GIVEN PASSAGE >>
_ _ _ _ _

Colombian politician

Martha Isabel Peralta Epieyú is a Colombian lawyer, specialist in environmental law and indigenous leader of the Wayuu people belonging to the Epinayú Epieyú clan. She is president of the political party Movimiento Alternativo Indígena y Social (MAIS) (Alternative Indigenous and Social Movement). Peralta was elected to the Senate in the 2022 legislative election within the coalition of the Historical Pact for Colombia.

==Biography==
Peralta was born in the village of Monguí in La Guajira, near the capital Riohacha. She studied at the San Antonio de Aremasain indigenous boarding school. She studied law at the Universidad Externado de Colombia, and completed a master's degree in Government and Public Policy with a specialization in Environmental Law at the Universidad del Rosario. During her study period she accompanied the National Indigenous Organization of Colombia (Onic) in several projects.

==Career==
In 2015, Peralta joined the MAIS movement as a legal advisor; She later participated in the political training school of said party. She was also an advisor to the Onic before the National Land Agency. In 2017 she was appointed national director of her movement.

==Personal life==
In August 2021, Peralta married Manuel Julián Molina, at the Aritaure ranch in La Guajira.

_ _ _ _ _

Can you write out the stretch from "Martha Isabel Peralta" through "Pact for Colombia." in the Martha Isabel Peralta Epieyú profile, swapping "lawyer" for "attorney"?

DATA SUPPLIED >>

_ _ _ _ _

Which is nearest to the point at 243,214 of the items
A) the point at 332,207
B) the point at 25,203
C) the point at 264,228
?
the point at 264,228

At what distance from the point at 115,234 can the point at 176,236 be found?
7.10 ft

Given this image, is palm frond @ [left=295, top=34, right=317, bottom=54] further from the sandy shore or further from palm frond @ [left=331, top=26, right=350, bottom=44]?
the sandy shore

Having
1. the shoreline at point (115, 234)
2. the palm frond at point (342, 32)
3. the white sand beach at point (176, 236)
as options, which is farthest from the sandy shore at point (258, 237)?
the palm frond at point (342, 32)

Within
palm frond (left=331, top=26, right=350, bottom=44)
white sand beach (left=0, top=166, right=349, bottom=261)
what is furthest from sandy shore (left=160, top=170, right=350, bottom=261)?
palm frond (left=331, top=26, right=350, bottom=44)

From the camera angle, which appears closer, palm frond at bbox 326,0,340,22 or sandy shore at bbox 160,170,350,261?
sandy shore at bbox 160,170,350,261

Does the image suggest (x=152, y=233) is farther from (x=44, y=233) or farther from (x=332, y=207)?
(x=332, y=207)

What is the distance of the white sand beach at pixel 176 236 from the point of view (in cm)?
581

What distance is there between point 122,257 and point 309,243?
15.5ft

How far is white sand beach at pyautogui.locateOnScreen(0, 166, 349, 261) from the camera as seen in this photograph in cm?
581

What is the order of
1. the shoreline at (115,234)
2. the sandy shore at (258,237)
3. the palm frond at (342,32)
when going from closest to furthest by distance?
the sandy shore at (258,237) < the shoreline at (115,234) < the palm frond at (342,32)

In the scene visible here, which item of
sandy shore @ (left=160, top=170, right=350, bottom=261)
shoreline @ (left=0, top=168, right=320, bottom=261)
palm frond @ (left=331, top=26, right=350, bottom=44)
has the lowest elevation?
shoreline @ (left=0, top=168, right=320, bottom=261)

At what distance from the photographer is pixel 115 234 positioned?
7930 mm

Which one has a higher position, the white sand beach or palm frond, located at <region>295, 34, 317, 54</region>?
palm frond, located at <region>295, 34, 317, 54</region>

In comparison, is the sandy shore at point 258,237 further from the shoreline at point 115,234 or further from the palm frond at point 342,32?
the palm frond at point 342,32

_ _ _ _ _

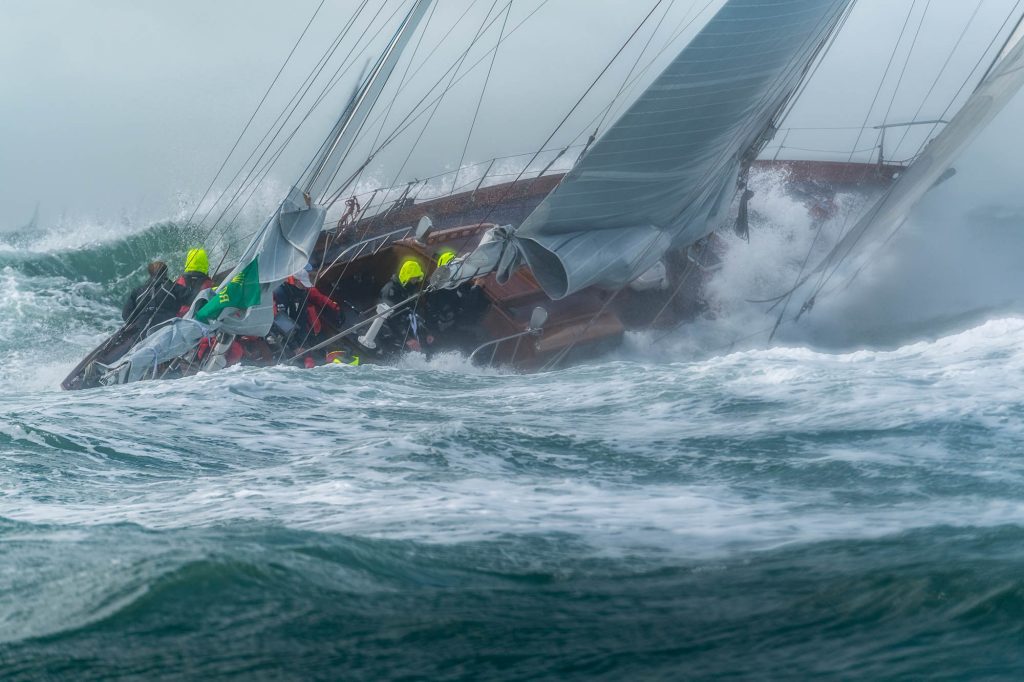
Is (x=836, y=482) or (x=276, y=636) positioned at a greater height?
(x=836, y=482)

_ _ _ _ _

YOUR SOLUTION >>
Martha Isabel Peralta Epieyú is a Colombian attorney, specialist in environmental law and indigenous leader of the Wayuu people belonging to the Epinayú Epieyú clan. She is president of the political party Movimiento Alternativo Indígena y Social (MAIS) (Alternative Indigenous and Social Movement). Peralta was elected to the Senate in the 2022 legislative election within the coalition of the Historical Pact for Colombia.